▸ Data for the task:
▬▬▬▬▬▬▬▬▬▬
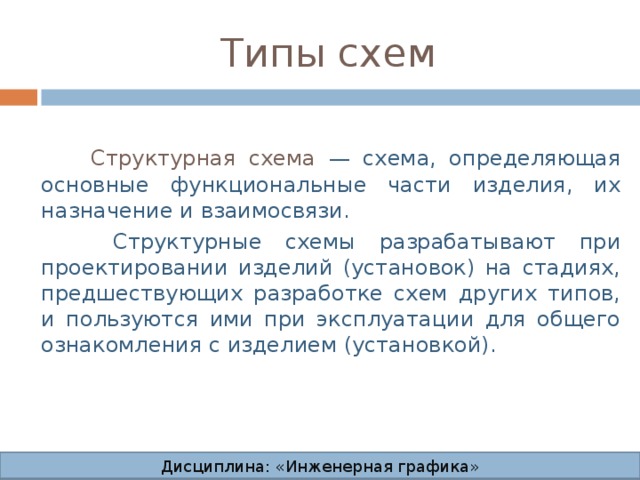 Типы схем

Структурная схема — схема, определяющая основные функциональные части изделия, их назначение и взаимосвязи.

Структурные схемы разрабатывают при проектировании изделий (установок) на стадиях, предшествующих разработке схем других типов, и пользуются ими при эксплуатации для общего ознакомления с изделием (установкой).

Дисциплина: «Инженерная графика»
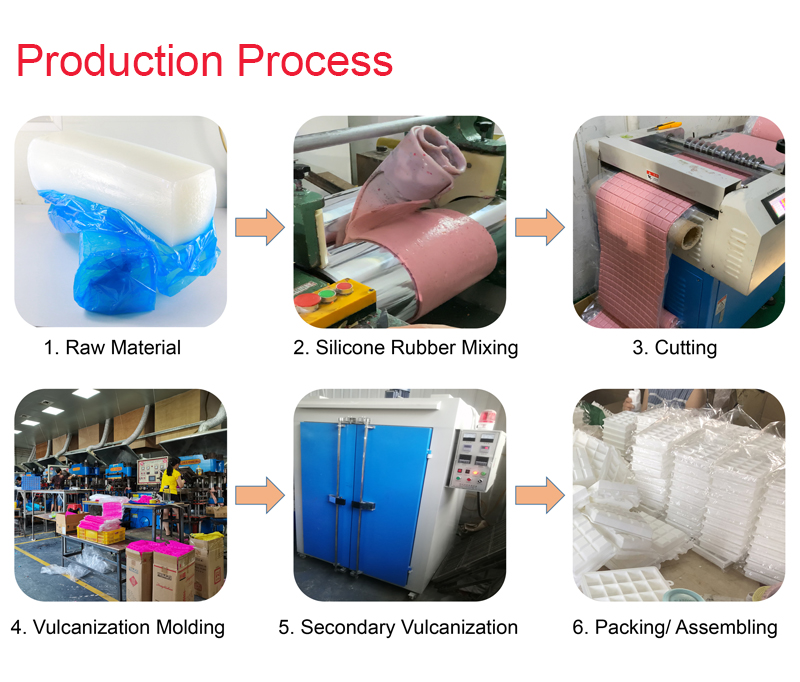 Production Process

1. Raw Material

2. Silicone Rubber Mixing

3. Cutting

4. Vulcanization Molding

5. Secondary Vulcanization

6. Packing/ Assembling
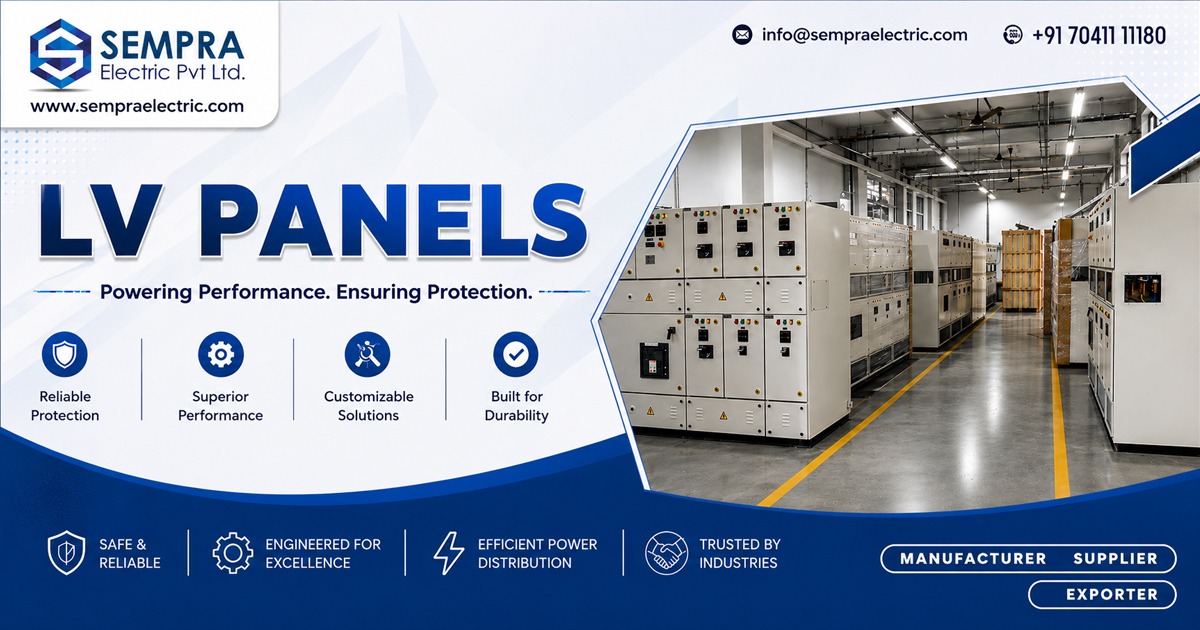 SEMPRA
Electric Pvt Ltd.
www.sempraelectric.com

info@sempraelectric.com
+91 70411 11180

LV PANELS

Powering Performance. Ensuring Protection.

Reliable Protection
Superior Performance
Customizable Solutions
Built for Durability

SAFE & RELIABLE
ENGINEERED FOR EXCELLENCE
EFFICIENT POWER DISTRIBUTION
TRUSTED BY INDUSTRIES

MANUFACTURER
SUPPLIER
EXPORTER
▬▬▬▬▬▬▬▬▬▬
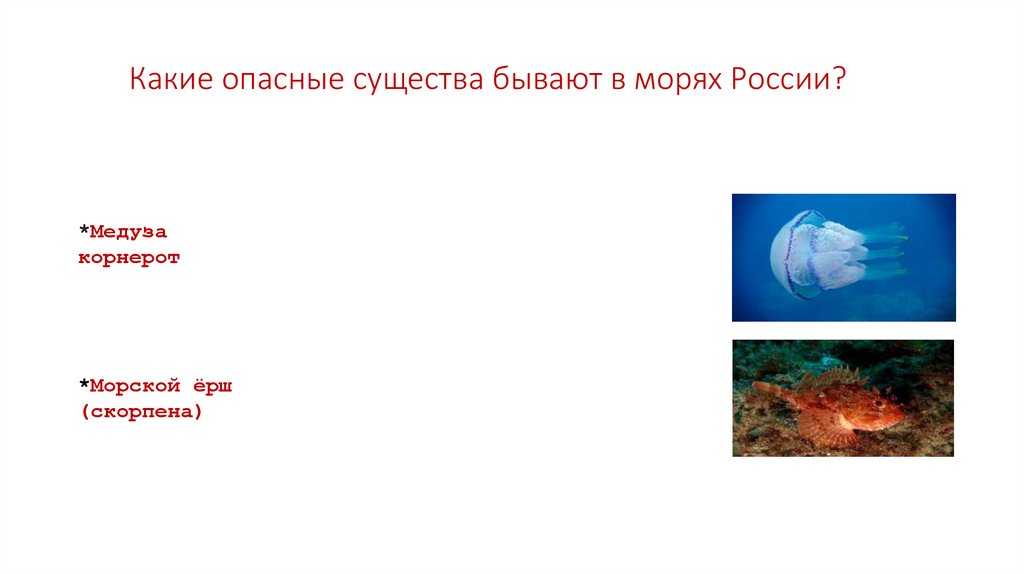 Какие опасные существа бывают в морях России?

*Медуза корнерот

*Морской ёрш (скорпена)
▬▬▬▬▬▬▬▬▬▬
▸ Directions for this task: Every line in the listing that holds "Protection" belongs in the answer.

▸ Completed exercise:
Powering Performance. Ensuring Protection.
Reliable Protection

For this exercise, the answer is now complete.